___ SUPPLIED DATA ___

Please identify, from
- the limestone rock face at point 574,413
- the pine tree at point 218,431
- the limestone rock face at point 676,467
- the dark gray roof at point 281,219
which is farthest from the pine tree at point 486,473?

___

THE PROBLEM
Output all of the data again. Match it exactly.

SOLUTION TO THIS PROBLEM
Please identify, from
- the limestone rock face at point 574,413
- the pine tree at point 218,431
- the limestone rock face at point 676,467
- the dark gray roof at point 281,219
which is farthest from the pine tree at point 486,473?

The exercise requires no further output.